Given a time, calculate the angle between the hour and minute hands I cannot understand the solution to the following programming problem. I will be very thankful for you help!
Given a time, calculate the angle between the hour and minute hands
Solution:
• Angle between the minute hand and 12 o'clock: 360 * m / 60
• Angle between the hour hand and 12 o'clock:
360 * (h % 12) / 12 + 360 * (m / 60) * (1 / 12)
• Angle between hour and minute:
(hour angle - minute angle) % 360
This reduces to
(30h - 5.5m)%360
 A: After $x$ hours of time, the hour hand travels $x / 12$ rotations around the clock. So after $x$ minutes, it travels $x / (60 \cdot 12) = x / 720$.
After $x$ minutes of time, the minute hand travels $x / 60$ rotations around the clock.
At 12:00, both the hour and the minute hand are at position $0$.
Given a time hh:mm, first figure out how many minutes it has been since 12:00. This will be $60$ times the number of hours hh, plus the number of minutes mm.
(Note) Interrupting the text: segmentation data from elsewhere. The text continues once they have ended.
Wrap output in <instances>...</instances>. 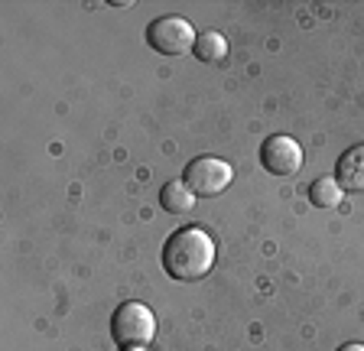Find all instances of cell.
I'll list each match as a JSON object with an SVG mask.
<instances>
[{
  "label": "cell",
  "mask_w": 364,
  "mask_h": 351,
  "mask_svg": "<svg viewBox=\"0 0 364 351\" xmlns=\"http://www.w3.org/2000/svg\"><path fill=\"white\" fill-rule=\"evenodd\" d=\"M215 241L202 228H179L163 247V270L173 280H202L212 274Z\"/></svg>",
  "instance_id": "cell-1"
},
{
  "label": "cell",
  "mask_w": 364,
  "mask_h": 351,
  "mask_svg": "<svg viewBox=\"0 0 364 351\" xmlns=\"http://www.w3.org/2000/svg\"><path fill=\"white\" fill-rule=\"evenodd\" d=\"M153 335H156V319L144 303H124L111 315V338L117 348H144Z\"/></svg>",
  "instance_id": "cell-2"
},
{
  "label": "cell",
  "mask_w": 364,
  "mask_h": 351,
  "mask_svg": "<svg viewBox=\"0 0 364 351\" xmlns=\"http://www.w3.org/2000/svg\"><path fill=\"white\" fill-rule=\"evenodd\" d=\"M235 179V169L228 166L218 156H198L186 166V185L196 192L198 199H212V195H221V192L231 185Z\"/></svg>",
  "instance_id": "cell-3"
},
{
  "label": "cell",
  "mask_w": 364,
  "mask_h": 351,
  "mask_svg": "<svg viewBox=\"0 0 364 351\" xmlns=\"http://www.w3.org/2000/svg\"><path fill=\"white\" fill-rule=\"evenodd\" d=\"M196 30H192L189 20H182V16H159V20H153L150 30H146V43H150V49H156V53L163 55H182L189 53L192 46H196Z\"/></svg>",
  "instance_id": "cell-4"
},
{
  "label": "cell",
  "mask_w": 364,
  "mask_h": 351,
  "mask_svg": "<svg viewBox=\"0 0 364 351\" xmlns=\"http://www.w3.org/2000/svg\"><path fill=\"white\" fill-rule=\"evenodd\" d=\"M260 163L273 176H293L303 169V146L293 137H287V134L267 137L264 146H260Z\"/></svg>",
  "instance_id": "cell-5"
},
{
  "label": "cell",
  "mask_w": 364,
  "mask_h": 351,
  "mask_svg": "<svg viewBox=\"0 0 364 351\" xmlns=\"http://www.w3.org/2000/svg\"><path fill=\"white\" fill-rule=\"evenodd\" d=\"M335 183L341 185V192H364V144L351 146L338 156Z\"/></svg>",
  "instance_id": "cell-6"
},
{
  "label": "cell",
  "mask_w": 364,
  "mask_h": 351,
  "mask_svg": "<svg viewBox=\"0 0 364 351\" xmlns=\"http://www.w3.org/2000/svg\"><path fill=\"white\" fill-rule=\"evenodd\" d=\"M196 199L198 195L186 185V179H173V183H166L159 189V205L166 208L169 215H189L196 208Z\"/></svg>",
  "instance_id": "cell-7"
},
{
  "label": "cell",
  "mask_w": 364,
  "mask_h": 351,
  "mask_svg": "<svg viewBox=\"0 0 364 351\" xmlns=\"http://www.w3.org/2000/svg\"><path fill=\"white\" fill-rule=\"evenodd\" d=\"M192 53L198 55L202 62H225L228 55V39L221 36V33H202V36L196 39V46H192Z\"/></svg>",
  "instance_id": "cell-8"
},
{
  "label": "cell",
  "mask_w": 364,
  "mask_h": 351,
  "mask_svg": "<svg viewBox=\"0 0 364 351\" xmlns=\"http://www.w3.org/2000/svg\"><path fill=\"white\" fill-rule=\"evenodd\" d=\"M309 202L316 208H335L341 202V185L335 179H328V176H322V179H316L309 185Z\"/></svg>",
  "instance_id": "cell-9"
},
{
  "label": "cell",
  "mask_w": 364,
  "mask_h": 351,
  "mask_svg": "<svg viewBox=\"0 0 364 351\" xmlns=\"http://www.w3.org/2000/svg\"><path fill=\"white\" fill-rule=\"evenodd\" d=\"M338 351H364V345H341Z\"/></svg>",
  "instance_id": "cell-10"
}]
</instances>
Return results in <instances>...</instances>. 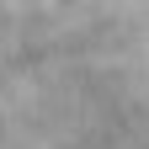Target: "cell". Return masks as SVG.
<instances>
[{"label": "cell", "instance_id": "obj_1", "mask_svg": "<svg viewBox=\"0 0 149 149\" xmlns=\"http://www.w3.org/2000/svg\"><path fill=\"white\" fill-rule=\"evenodd\" d=\"M0 149H149V27L0 69Z\"/></svg>", "mask_w": 149, "mask_h": 149}]
</instances>
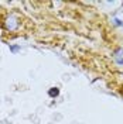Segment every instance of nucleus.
I'll return each instance as SVG.
<instances>
[{
    "label": "nucleus",
    "instance_id": "f257e3e1",
    "mask_svg": "<svg viewBox=\"0 0 123 124\" xmlns=\"http://www.w3.org/2000/svg\"><path fill=\"white\" fill-rule=\"evenodd\" d=\"M48 94H50L51 97H54V96H58V94H60V90H58L57 87H51V90L48 92Z\"/></svg>",
    "mask_w": 123,
    "mask_h": 124
}]
</instances>
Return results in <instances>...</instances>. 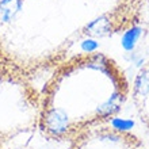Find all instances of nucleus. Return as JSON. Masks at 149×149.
I'll return each mask as SVG.
<instances>
[{"label": "nucleus", "mask_w": 149, "mask_h": 149, "mask_svg": "<svg viewBox=\"0 0 149 149\" xmlns=\"http://www.w3.org/2000/svg\"><path fill=\"white\" fill-rule=\"evenodd\" d=\"M38 130L49 141H71L122 111L130 83L121 65L102 52H81L56 67L39 92Z\"/></svg>", "instance_id": "1"}, {"label": "nucleus", "mask_w": 149, "mask_h": 149, "mask_svg": "<svg viewBox=\"0 0 149 149\" xmlns=\"http://www.w3.org/2000/svg\"><path fill=\"white\" fill-rule=\"evenodd\" d=\"M41 96L31 79L0 61V149H18L38 130Z\"/></svg>", "instance_id": "2"}, {"label": "nucleus", "mask_w": 149, "mask_h": 149, "mask_svg": "<svg viewBox=\"0 0 149 149\" xmlns=\"http://www.w3.org/2000/svg\"><path fill=\"white\" fill-rule=\"evenodd\" d=\"M68 149H146V145L137 134L104 123L77 134Z\"/></svg>", "instance_id": "3"}, {"label": "nucleus", "mask_w": 149, "mask_h": 149, "mask_svg": "<svg viewBox=\"0 0 149 149\" xmlns=\"http://www.w3.org/2000/svg\"><path fill=\"white\" fill-rule=\"evenodd\" d=\"M130 94L134 109L141 123L149 132V60L134 76Z\"/></svg>", "instance_id": "4"}]
</instances>
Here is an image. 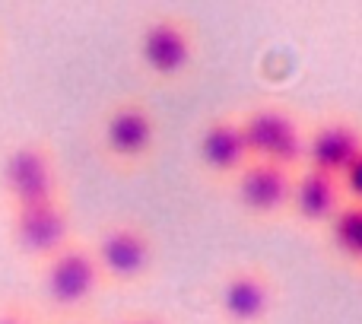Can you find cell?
I'll use <instances>...</instances> for the list:
<instances>
[{"label": "cell", "mask_w": 362, "mask_h": 324, "mask_svg": "<svg viewBox=\"0 0 362 324\" xmlns=\"http://www.w3.org/2000/svg\"><path fill=\"white\" fill-rule=\"evenodd\" d=\"M89 245L99 261L105 287H137L156 267V242L137 219H108L89 238Z\"/></svg>", "instance_id": "5"}, {"label": "cell", "mask_w": 362, "mask_h": 324, "mask_svg": "<svg viewBox=\"0 0 362 324\" xmlns=\"http://www.w3.org/2000/svg\"><path fill=\"white\" fill-rule=\"evenodd\" d=\"M0 48H4V38H0Z\"/></svg>", "instance_id": "18"}, {"label": "cell", "mask_w": 362, "mask_h": 324, "mask_svg": "<svg viewBox=\"0 0 362 324\" xmlns=\"http://www.w3.org/2000/svg\"><path fill=\"white\" fill-rule=\"evenodd\" d=\"M197 162L210 178H238L245 166L251 162L248 144L242 131V115H216L197 134Z\"/></svg>", "instance_id": "9"}, {"label": "cell", "mask_w": 362, "mask_h": 324, "mask_svg": "<svg viewBox=\"0 0 362 324\" xmlns=\"http://www.w3.org/2000/svg\"><path fill=\"white\" fill-rule=\"evenodd\" d=\"M67 197L64 194V168L48 137H16L0 150V207L42 204V200Z\"/></svg>", "instance_id": "2"}, {"label": "cell", "mask_w": 362, "mask_h": 324, "mask_svg": "<svg viewBox=\"0 0 362 324\" xmlns=\"http://www.w3.org/2000/svg\"><path fill=\"white\" fill-rule=\"evenodd\" d=\"M6 213V238L13 251L32 267H42L48 258H54L64 245L76 238L74 210L67 197L42 200V204L13 207Z\"/></svg>", "instance_id": "4"}, {"label": "cell", "mask_w": 362, "mask_h": 324, "mask_svg": "<svg viewBox=\"0 0 362 324\" xmlns=\"http://www.w3.org/2000/svg\"><path fill=\"white\" fill-rule=\"evenodd\" d=\"M340 207H344V185H340L337 175H327L312 166L296 172L289 210H293L302 223H308V226L331 223V216Z\"/></svg>", "instance_id": "12"}, {"label": "cell", "mask_w": 362, "mask_h": 324, "mask_svg": "<svg viewBox=\"0 0 362 324\" xmlns=\"http://www.w3.org/2000/svg\"><path fill=\"white\" fill-rule=\"evenodd\" d=\"M340 185H344V197H350L353 204H362V153L356 156V162L340 175Z\"/></svg>", "instance_id": "15"}, {"label": "cell", "mask_w": 362, "mask_h": 324, "mask_svg": "<svg viewBox=\"0 0 362 324\" xmlns=\"http://www.w3.org/2000/svg\"><path fill=\"white\" fill-rule=\"evenodd\" d=\"M0 324H45L35 306L25 299H0Z\"/></svg>", "instance_id": "14"}, {"label": "cell", "mask_w": 362, "mask_h": 324, "mask_svg": "<svg viewBox=\"0 0 362 324\" xmlns=\"http://www.w3.org/2000/svg\"><path fill=\"white\" fill-rule=\"evenodd\" d=\"M67 324H86V321H67Z\"/></svg>", "instance_id": "17"}, {"label": "cell", "mask_w": 362, "mask_h": 324, "mask_svg": "<svg viewBox=\"0 0 362 324\" xmlns=\"http://www.w3.org/2000/svg\"><path fill=\"white\" fill-rule=\"evenodd\" d=\"M159 146V118L140 96L108 102L95 118V153L112 172H140Z\"/></svg>", "instance_id": "1"}, {"label": "cell", "mask_w": 362, "mask_h": 324, "mask_svg": "<svg viewBox=\"0 0 362 324\" xmlns=\"http://www.w3.org/2000/svg\"><path fill=\"white\" fill-rule=\"evenodd\" d=\"M362 153V131L350 118L325 121L305 140V166L321 168L327 175H344Z\"/></svg>", "instance_id": "11"}, {"label": "cell", "mask_w": 362, "mask_h": 324, "mask_svg": "<svg viewBox=\"0 0 362 324\" xmlns=\"http://www.w3.org/2000/svg\"><path fill=\"white\" fill-rule=\"evenodd\" d=\"M194 57H197V35L185 16L159 13L144 23L137 35V61L153 83L185 80L194 67Z\"/></svg>", "instance_id": "6"}, {"label": "cell", "mask_w": 362, "mask_h": 324, "mask_svg": "<svg viewBox=\"0 0 362 324\" xmlns=\"http://www.w3.org/2000/svg\"><path fill=\"white\" fill-rule=\"evenodd\" d=\"M216 306L226 324H261L274 308V283L261 267H232L219 283Z\"/></svg>", "instance_id": "8"}, {"label": "cell", "mask_w": 362, "mask_h": 324, "mask_svg": "<svg viewBox=\"0 0 362 324\" xmlns=\"http://www.w3.org/2000/svg\"><path fill=\"white\" fill-rule=\"evenodd\" d=\"M327 232H331V245L344 261L362 264V204L344 200V207L327 223Z\"/></svg>", "instance_id": "13"}, {"label": "cell", "mask_w": 362, "mask_h": 324, "mask_svg": "<svg viewBox=\"0 0 362 324\" xmlns=\"http://www.w3.org/2000/svg\"><path fill=\"white\" fill-rule=\"evenodd\" d=\"M293 178L296 172L270 162H248L235 178L238 204L255 219H274L283 210H289L293 200Z\"/></svg>", "instance_id": "10"}, {"label": "cell", "mask_w": 362, "mask_h": 324, "mask_svg": "<svg viewBox=\"0 0 362 324\" xmlns=\"http://www.w3.org/2000/svg\"><path fill=\"white\" fill-rule=\"evenodd\" d=\"M35 274H38V289H42L48 308L57 318H67V321H80V315L105 289L99 261L93 255V245L80 236L70 245H64L54 258H48L42 267H35Z\"/></svg>", "instance_id": "3"}, {"label": "cell", "mask_w": 362, "mask_h": 324, "mask_svg": "<svg viewBox=\"0 0 362 324\" xmlns=\"http://www.w3.org/2000/svg\"><path fill=\"white\" fill-rule=\"evenodd\" d=\"M242 131L251 162H270L280 168H296L305 162V134L299 121L280 105H255L242 115Z\"/></svg>", "instance_id": "7"}, {"label": "cell", "mask_w": 362, "mask_h": 324, "mask_svg": "<svg viewBox=\"0 0 362 324\" xmlns=\"http://www.w3.org/2000/svg\"><path fill=\"white\" fill-rule=\"evenodd\" d=\"M131 324H172V321L163 318V315H156V312H134Z\"/></svg>", "instance_id": "16"}]
</instances>
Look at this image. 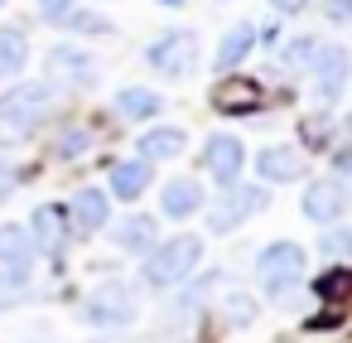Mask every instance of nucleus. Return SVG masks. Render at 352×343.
<instances>
[{
    "label": "nucleus",
    "instance_id": "nucleus-25",
    "mask_svg": "<svg viewBox=\"0 0 352 343\" xmlns=\"http://www.w3.org/2000/svg\"><path fill=\"white\" fill-rule=\"evenodd\" d=\"M314 49H318V39H314V34H299V39H289V44L280 49V63H285V68H309V63H314Z\"/></svg>",
    "mask_w": 352,
    "mask_h": 343
},
{
    "label": "nucleus",
    "instance_id": "nucleus-14",
    "mask_svg": "<svg viewBox=\"0 0 352 343\" xmlns=\"http://www.w3.org/2000/svg\"><path fill=\"white\" fill-rule=\"evenodd\" d=\"M256 169H261V179L265 184H289V179H304V155L299 150H289V145H265L261 155H256Z\"/></svg>",
    "mask_w": 352,
    "mask_h": 343
},
{
    "label": "nucleus",
    "instance_id": "nucleus-34",
    "mask_svg": "<svg viewBox=\"0 0 352 343\" xmlns=\"http://www.w3.org/2000/svg\"><path fill=\"white\" fill-rule=\"evenodd\" d=\"M160 6H184V0H160Z\"/></svg>",
    "mask_w": 352,
    "mask_h": 343
},
{
    "label": "nucleus",
    "instance_id": "nucleus-3",
    "mask_svg": "<svg viewBox=\"0 0 352 343\" xmlns=\"http://www.w3.org/2000/svg\"><path fill=\"white\" fill-rule=\"evenodd\" d=\"M135 314H140V295H135L126 280L97 285V290L87 295V304H82V319L97 324V329H126V324H135Z\"/></svg>",
    "mask_w": 352,
    "mask_h": 343
},
{
    "label": "nucleus",
    "instance_id": "nucleus-35",
    "mask_svg": "<svg viewBox=\"0 0 352 343\" xmlns=\"http://www.w3.org/2000/svg\"><path fill=\"white\" fill-rule=\"evenodd\" d=\"M0 6H6V0H0Z\"/></svg>",
    "mask_w": 352,
    "mask_h": 343
},
{
    "label": "nucleus",
    "instance_id": "nucleus-17",
    "mask_svg": "<svg viewBox=\"0 0 352 343\" xmlns=\"http://www.w3.org/2000/svg\"><path fill=\"white\" fill-rule=\"evenodd\" d=\"M251 49H256V25H236V30H227L222 44H217V73H236V68L246 63Z\"/></svg>",
    "mask_w": 352,
    "mask_h": 343
},
{
    "label": "nucleus",
    "instance_id": "nucleus-13",
    "mask_svg": "<svg viewBox=\"0 0 352 343\" xmlns=\"http://www.w3.org/2000/svg\"><path fill=\"white\" fill-rule=\"evenodd\" d=\"M68 218H73V232H102L111 222V198L102 189H78L73 203H68Z\"/></svg>",
    "mask_w": 352,
    "mask_h": 343
},
{
    "label": "nucleus",
    "instance_id": "nucleus-20",
    "mask_svg": "<svg viewBox=\"0 0 352 343\" xmlns=\"http://www.w3.org/2000/svg\"><path fill=\"white\" fill-rule=\"evenodd\" d=\"M184 145H188V136L179 131V126H155L145 141H140V160H174V155H184Z\"/></svg>",
    "mask_w": 352,
    "mask_h": 343
},
{
    "label": "nucleus",
    "instance_id": "nucleus-32",
    "mask_svg": "<svg viewBox=\"0 0 352 343\" xmlns=\"http://www.w3.org/2000/svg\"><path fill=\"white\" fill-rule=\"evenodd\" d=\"M275 6V15H299V10H309V0H270Z\"/></svg>",
    "mask_w": 352,
    "mask_h": 343
},
{
    "label": "nucleus",
    "instance_id": "nucleus-9",
    "mask_svg": "<svg viewBox=\"0 0 352 343\" xmlns=\"http://www.w3.org/2000/svg\"><path fill=\"white\" fill-rule=\"evenodd\" d=\"M44 73L54 83H68V87H87L97 83V59L87 49H73V44H54L49 59H44Z\"/></svg>",
    "mask_w": 352,
    "mask_h": 343
},
{
    "label": "nucleus",
    "instance_id": "nucleus-22",
    "mask_svg": "<svg viewBox=\"0 0 352 343\" xmlns=\"http://www.w3.org/2000/svg\"><path fill=\"white\" fill-rule=\"evenodd\" d=\"M30 63V39L20 30H0V78H15Z\"/></svg>",
    "mask_w": 352,
    "mask_h": 343
},
{
    "label": "nucleus",
    "instance_id": "nucleus-2",
    "mask_svg": "<svg viewBox=\"0 0 352 343\" xmlns=\"http://www.w3.org/2000/svg\"><path fill=\"white\" fill-rule=\"evenodd\" d=\"M256 276H261V285H265L275 300H289V290L304 280V247L289 242V237L270 242V247L256 256Z\"/></svg>",
    "mask_w": 352,
    "mask_h": 343
},
{
    "label": "nucleus",
    "instance_id": "nucleus-33",
    "mask_svg": "<svg viewBox=\"0 0 352 343\" xmlns=\"http://www.w3.org/2000/svg\"><path fill=\"white\" fill-rule=\"evenodd\" d=\"M87 343H126V338H116V333H102V338H87Z\"/></svg>",
    "mask_w": 352,
    "mask_h": 343
},
{
    "label": "nucleus",
    "instance_id": "nucleus-8",
    "mask_svg": "<svg viewBox=\"0 0 352 343\" xmlns=\"http://www.w3.org/2000/svg\"><path fill=\"white\" fill-rule=\"evenodd\" d=\"M34 256H39V251H34L30 227H15V222L0 227V276H6L10 285H25V280H30Z\"/></svg>",
    "mask_w": 352,
    "mask_h": 343
},
{
    "label": "nucleus",
    "instance_id": "nucleus-10",
    "mask_svg": "<svg viewBox=\"0 0 352 343\" xmlns=\"http://www.w3.org/2000/svg\"><path fill=\"white\" fill-rule=\"evenodd\" d=\"M299 208H304V218H309V222L328 227V222H338V218L347 213V189H342L333 174H328V179H314V184L304 189Z\"/></svg>",
    "mask_w": 352,
    "mask_h": 343
},
{
    "label": "nucleus",
    "instance_id": "nucleus-4",
    "mask_svg": "<svg viewBox=\"0 0 352 343\" xmlns=\"http://www.w3.org/2000/svg\"><path fill=\"white\" fill-rule=\"evenodd\" d=\"M270 203V194L265 189H256V184H227L222 189V198L208 208V232H236L246 218H256L261 208Z\"/></svg>",
    "mask_w": 352,
    "mask_h": 343
},
{
    "label": "nucleus",
    "instance_id": "nucleus-11",
    "mask_svg": "<svg viewBox=\"0 0 352 343\" xmlns=\"http://www.w3.org/2000/svg\"><path fill=\"white\" fill-rule=\"evenodd\" d=\"M30 237H34V251L58 256V251L68 247V237H73V218H68V208H58V203H39L34 218H30Z\"/></svg>",
    "mask_w": 352,
    "mask_h": 343
},
{
    "label": "nucleus",
    "instance_id": "nucleus-30",
    "mask_svg": "<svg viewBox=\"0 0 352 343\" xmlns=\"http://www.w3.org/2000/svg\"><path fill=\"white\" fill-rule=\"evenodd\" d=\"M39 15L44 20H63V15H73V0H39Z\"/></svg>",
    "mask_w": 352,
    "mask_h": 343
},
{
    "label": "nucleus",
    "instance_id": "nucleus-21",
    "mask_svg": "<svg viewBox=\"0 0 352 343\" xmlns=\"http://www.w3.org/2000/svg\"><path fill=\"white\" fill-rule=\"evenodd\" d=\"M111 242L121 247V251H150L155 247V218H126L121 227H111Z\"/></svg>",
    "mask_w": 352,
    "mask_h": 343
},
{
    "label": "nucleus",
    "instance_id": "nucleus-19",
    "mask_svg": "<svg viewBox=\"0 0 352 343\" xmlns=\"http://www.w3.org/2000/svg\"><path fill=\"white\" fill-rule=\"evenodd\" d=\"M116 112H121L126 121H150V116L164 112V97H160L155 87H121V92H116Z\"/></svg>",
    "mask_w": 352,
    "mask_h": 343
},
{
    "label": "nucleus",
    "instance_id": "nucleus-31",
    "mask_svg": "<svg viewBox=\"0 0 352 343\" xmlns=\"http://www.w3.org/2000/svg\"><path fill=\"white\" fill-rule=\"evenodd\" d=\"M323 15H328V20H338V25H342V20H352V0H323Z\"/></svg>",
    "mask_w": 352,
    "mask_h": 343
},
{
    "label": "nucleus",
    "instance_id": "nucleus-7",
    "mask_svg": "<svg viewBox=\"0 0 352 343\" xmlns=\"http://www.w3.org/2000/svg\"><path fill=\"white\" fill-rule=\"evenodd\" d=\"M44 112H49V87L44 83H15L10 92H0V121H6L10 131L39 126Z\"/></svg>",
    "mask_w": 352,
    "mask_h": 343
},
{
    "label": "nucleus",
    "instance_id": "nucleus-5",
    "mask_svg": "<svg viewBox=\"0 0 352 343\" xmlns=\"http://www.w3.org/2000/svg\"><path fill=\"white\" fill-rule=\"evenodd\" d=\"M309 73H314V102H318V107H333V102L342 97V87H347L352 59H347L342 44H323V49H314Z\"/></svg>",
    "mask_w": 352,
    "mask_h": 343
},
{
    "label": "nucleus",
    "instance_id": "nucleus-23",
    "mask_svg": "<svg viewBox=\"0 0 352 343\" xmlns=\"http://www.w3.org/2000/svg\"><path fill=\"white\" fill-rule=\"evenodd\" d=\"M217 314H222L232 329H246V324H256L261 304H256V295H246V290H227V295L217 300Z\"/></svg>",
    "mask_w": 352,
    "mask_h": 343
},
{
    "label": "nucleus",
    "instance_id": "nucleus-24",
    "mask_svg": "<svg viewBox=\"0 0 352 343\" xmlns=\"http://www.w3.org/2000/svg\"><path fill=\"white\" fill-rule=\"evenodd\" d=\"M318 251H323V256H338V261H347V256H352V227H342V222H328V232L318 237Z\"/></svg>",
    "mask_w": 352,
    "mask_h": 343
},
{
    "label": "nucleus",
    "instance_id": "nucleus-1",
    "mask_svg": "<svg viewBox=\"0 0 352 343\" xmlns=\"http://www.w3.org/2000/svg\"><path fill=\"white\" fill-rule=\"evenodd\" d=\"M203 266V237H193V232H179V237H169V242H155L150 251H145V280L150 285H160V290H169V285H184L193 271Z\"/></svg>",
    "mask_w": 352,
    "mask_h": 343
},
{
    "label": "nucleus",
    "instance_id": "nucleus-6",
    "mask_svg": "<svg viewBox=\"0 0 352 343\" xmlns=\"http://www.w3.org/2000/svg\"><path fill=\"white\" fill-rule=\"evenodd\" d=\"M145 59H150V68L164 73V78H188V73L198 68V39H193L188 30H169L164 39H155V44L145 49Z\"/></svg>",
    "mask_w": 352,
    "mask_h": 343
},
{
    "label": "nucleus",
    "instance_id": "nucleus-18",
    "mask_svg": "<svg viewBox=\"0 0 352 343\" xmlns=\"http://www.w3.org/2000/svg\"><path fill=\"white\" fill-rule=\"evenodd\" d=\"M261 102V87L256 83H241V78H227L217 92H212V107L227 112V116H241V112H256Z\"/></svg>",
    "mask_w": 352,
    "mask_h": 343
},
{
    "label": "nucleus",
    "instance_id": "nucleus-27",
    "mask_svg": "<svg viewBox=\"0 0 352 343\" xmlns=\"http://www.w3.org/2000/svg\"><path fill=\"white\" fill-rule=\"evenodd\" d=\"M347 285H352V271H328V276H323V280H318L314 290H318L323 300H338V295H342Z\"/></svg>",
    "mask_w": 352,
    "mask_h": 343
},
{
    "label": "nucleus",
    "instance_id": "nucleus-26",
    "mask_svg": "<svg viewBox=\"0 0 352 343\" xmlns=\"http://www.w3.org/2000/svg\"><path fill=\"white\" fill-rule=\"evenodd\" d=\"M63 25H68V30H78V34H111V20H102V15H92V10L63 15Z\"/></svg>",
    "mask_w": 352,
    "mask_h": 343
},
{
    "label": "nucleus",
    "instance_id": "nucleus-29",
    "mask_svg": "<svg viewBox=\"0 0 352 343\" xmlns=\"http://www.w3.org/2000/svg\"><path fill=\"white\" fill-rule=\"evenodd\" d=\"M333 179L347 189V179H352V150H338V155H333Z\"/></svg>",
    "mask_w": 352,
    "mask_h": 343
},
{
    "label": "nucleus",
    "instance_id": "nucleus-15",
    "mask_svg": "<svg viewBox=\"0 0 352 343\" xmlns=\"http://www.w3.org/2000/svg\"><path fill=\"white\" fill-rule=\"evenodd\" d=\"M155 184V165L150 160H121V165H111V194L121 198V203H135L145 189Z\"/></svg>",
    "mask_w": 352,
    "mask_h": 343
},
{
    "label": "nucleus",
    "instance_id": "nucleus-12",
    "mask_svg": "<svg viewBox=\"0 0 352 343\" xmlns=\"http://www.w3.org/2000/svg\"><path fill=\"white\" fill-rule=\"evenodd\" d=\"M241 165H246V145H241L236 136H227V131L208 136V145H203V169H208L212 179L232 184V179L241 174Z\"/></svg>",
    "mask_w": 352,
    "mask_h": 343
},
{
    "label": "nucleus",
    "instance_id": "nucleus-28",
    "mask_svg": "<svg viewBox=\"0 0 352 343\" xmlns=\"http://www.w3.org/2000/svg\"><path fill=\"white\" fill-rule=\"evenodd\" d=\"M87 145H92V136H87V131H68V136L58 141V155H63V160H78Z\"/></svg>",
    "mask_w": 352,
    "mask_h": 343
},
{
    "label": "nucleus",
    "instance_id": "nucleus-16",
    "mask_svg": "<svg viewBox=\"0 0 352 343\" xmlns=\"http://www.w3.org/2000/svg\"><path fill=\"white\" fill-rule=\"evenodd\" d=\"M198 208H203V189H198L193 179H169V184H164V194H160V213H164V218L179 222V218H193Z\"/></svg>",
    "mask_w": 352,
    "mask_h": 343
}]
</instances>
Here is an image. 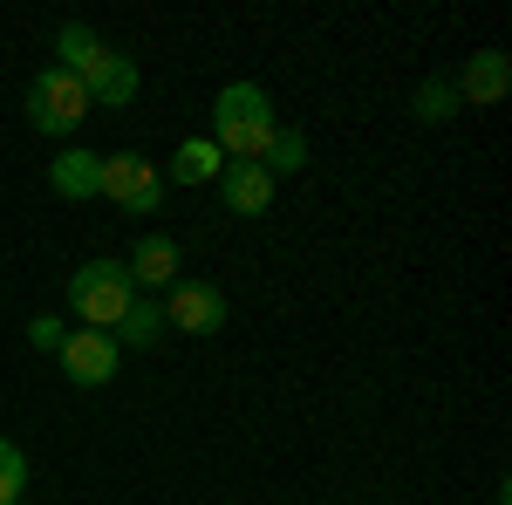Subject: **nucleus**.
Returning <instances> with one entry per match:
<instances>
[{
  "instance_id": "f257e3e1",
  "label": "nucleus",
  "mask_w": 512,
  "mask_h": 505,
  "mask_svg": "<svg viewBox=\"0 0 512 505\" xmlns=\"http://www.w3.org/2000/svg\"><path fill=\"white\" fill-rule=\"evenodd\" d=\"M274 103L260 82H226L212 96V144L233 157V164H260V151L274 144Z\"/></svg>"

Set this value as $x$.
Then you get that the minute hand has traveled $x / 60$ rotations, and the hour hand has traveled $x / 720$ rotations. Subtracting the two, the angle between them is $(x / 60) - (x / 720) = 11 x / 720$ rotations.
Next, convert this number of rotations to degrees by multiplying by $360$; you get $11x / 2$ degrees.
However, you need to reduce this mod $360$, so that the angle you get is between $180$ and $-180$.
Finally, if it's negative, return the absolute value of the result.
A: Angle between the minute hand and 12 o'clock:
$m/60$ is the percentage of the clock circle. E.g if we have $15$ minutes on the clock then $15/60$ is the percentage of the circle that the minute hand passed.
$360 * m/60$ simply means what percentage of 360 degrees (e.g actual degree) minute hand passed.
Angle between the hour hand and 12 o'clock:
Same logic applies here: 
in $(h \mod 12)$ - we handle military time
$(h \mod 12)/12$ is the percentage of the clock circle
$360 * (h \mod 12)/12$ is percentage of 360 degrees (e.g actual degree) hour hand passed.
Angle between hour and minute hand:
Well, here is simple:
You have one degree and another degree
e.g $0$ degree hour hand and $270$ degree minute hand
then you take absolute value of their difference e.g $-270 = 270$
angle = abs(hours_degree - minutes_degree)

and then you take  Math.min(angle, 360 - angle) because maximum angle is 180. I am not sure what programming language you are using, but you got the point.